Vettiger ist nicht nur Chef der IFBC, sondern auch Präsident der Investis Holding. Die Immobilienfirma, die mehrheitlich dem Genfer Milliardär Stéphane Bonvin gehört, ist börsenkotiert und besitzt am Genfersee mehr als 3000 Wohnungen. Mit im Verwaltungsrat ist Christian Gellerstad, langjähriger Verwaltungsrat der Credit Suisse.

Diesen Sommer nahm die Investis eine Anleihe von 100 Millionen Franken auf, Leadmanager war die UBS Investment Bank. Seit Mai dieses Jahres ist die UBS über ihre Fonds mit über 3 Prozent an Investis beteiligt. Auf die Frage, ob Vettiger nicht zu sehr befangen sei, wollte die UBS mit Hinweis auf das laufende Verfahren keine Antwort geben.

Einsicht in die Bücher

Ob die Aktionäre mit ihrer Klage durchkommen, ist ungewiss.
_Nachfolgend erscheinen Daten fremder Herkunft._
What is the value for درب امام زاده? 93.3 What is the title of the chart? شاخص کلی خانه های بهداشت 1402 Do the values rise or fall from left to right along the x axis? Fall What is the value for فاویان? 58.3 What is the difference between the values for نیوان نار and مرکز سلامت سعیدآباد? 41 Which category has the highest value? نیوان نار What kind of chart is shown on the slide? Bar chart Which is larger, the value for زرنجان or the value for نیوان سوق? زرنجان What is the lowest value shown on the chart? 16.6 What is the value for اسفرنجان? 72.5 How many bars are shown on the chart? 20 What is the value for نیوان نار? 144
Der Beweis, wie viel die Credit Suisse bei der Übernahme wirklich wert war, ist für beide Seiten schwer zu erbringen. Die Bank ist ja nicht in den Konkurs gegangen.
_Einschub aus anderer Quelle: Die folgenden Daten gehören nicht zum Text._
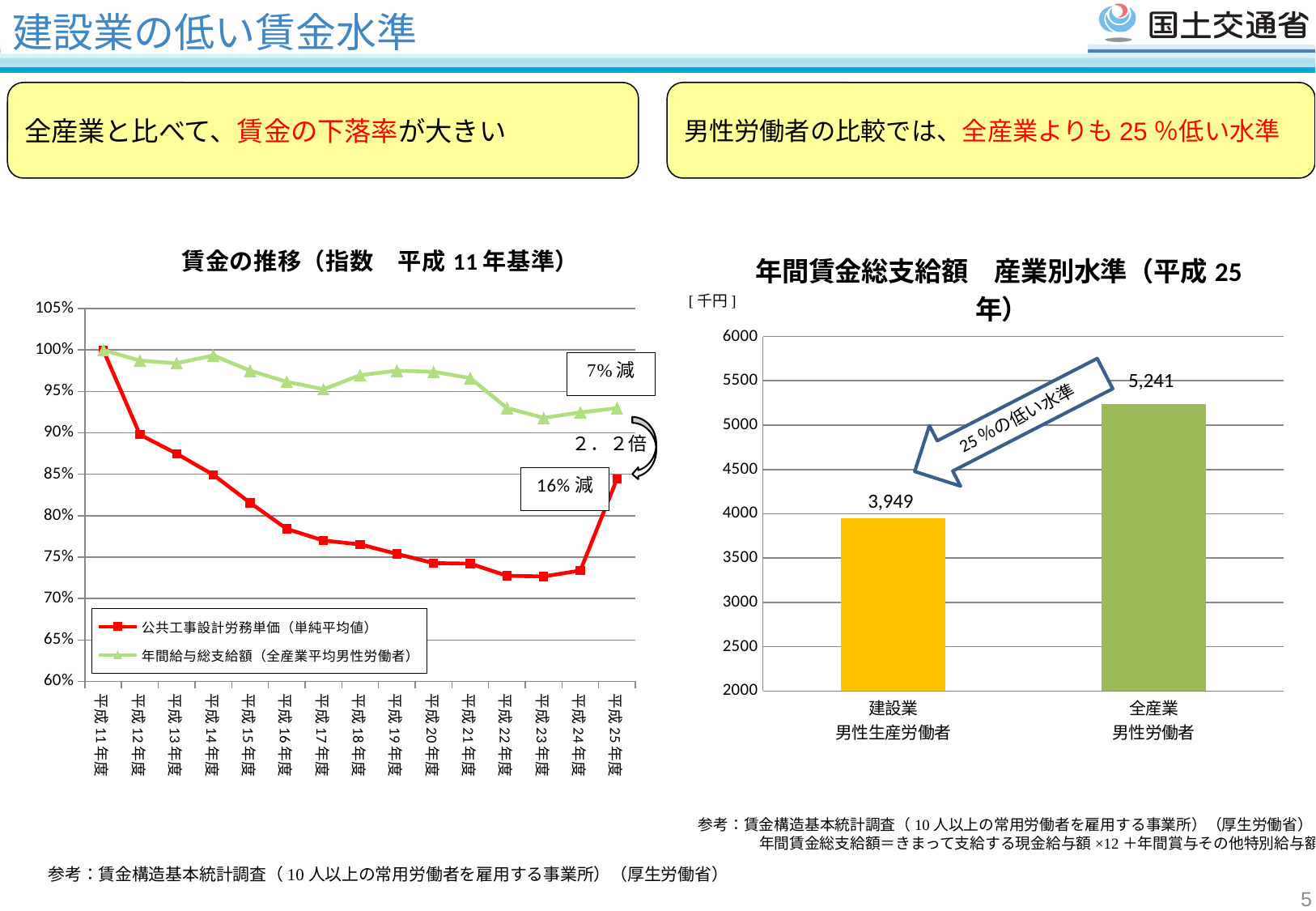
In the chart titled 賃金の推移（指数 平成11年基準）, is the value of 公共工事設計労務単価（単純平均値） for 平成22年度 greater or less than 75%? less In the chart titled 年間賃金総支給額 産業別水準（平成25年）, which category has the higher value? 全産業 男性労働者 What kind of chart is the one titled 賃金の推移（指数 平成11年基準）? line chart In the chart titled 年間賃金総支給額 産業別水準（平成25年）, what is the difference between the value for 全産業 男性労働者 and the value for 建設業 男性生産労働者? 1,292 In the chart titled 年間賃金総支給額 産業別水準（平成25年）, what is the value for 全産業 男性労働者? 5,241 In the chart titled 年間賃金総支給額 産業別水準（平成25年）, what is the value for 建設業 男性生産労働者? 3,949 In the chart titled 賃金の推移（指数 平成11年基準）, does the 公共工事設計労務単価（単純平均値） series rise or fall from 平成11年度 to 平成23年度? fall In the chart titled 賃金の推移（指数 平成11年基準）, is the value of 年間給与総支給額（全産業平均男性労働者） for 平成23年度 greater or less than 95%? less What kind of chart is the one titled 年間賃金総支給額 産業別水準（平成25年）? bar chart In the chart titled 年間賃金総支給額 産業別水準（平成25年）, how many bars are plotted? 2 In the chart titled 賃金の推移（指数 平成11年基準）, how many fiscal years are shown on the x axis? 15 In the chart titled 賃金の推移（指数 平成11年基準）, how many series does the legend list? 2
Wenn sich die Kläger mit der Forderung nach einem neutralen Gutachten von einer grossen Prüfgesellschaft wie Deloitte oder KPMG durchsetzen, die nicht mit der UBS verbandelt sind, dann muss die UBS die Bücher öffnen. Sie müsste dann viel mehr Informationen darüber geben, wie sich der Zustand der Credit Suisse zum Übernahmezeitpunkt wirklich darstellte.

Das hätte auch Folgen für die laufenden Prozesse der geschädigten Inhaber der AT1-Anleihen, die von der Bank oder der Eidgenossenschaft 16 Milliarden Franken fordern.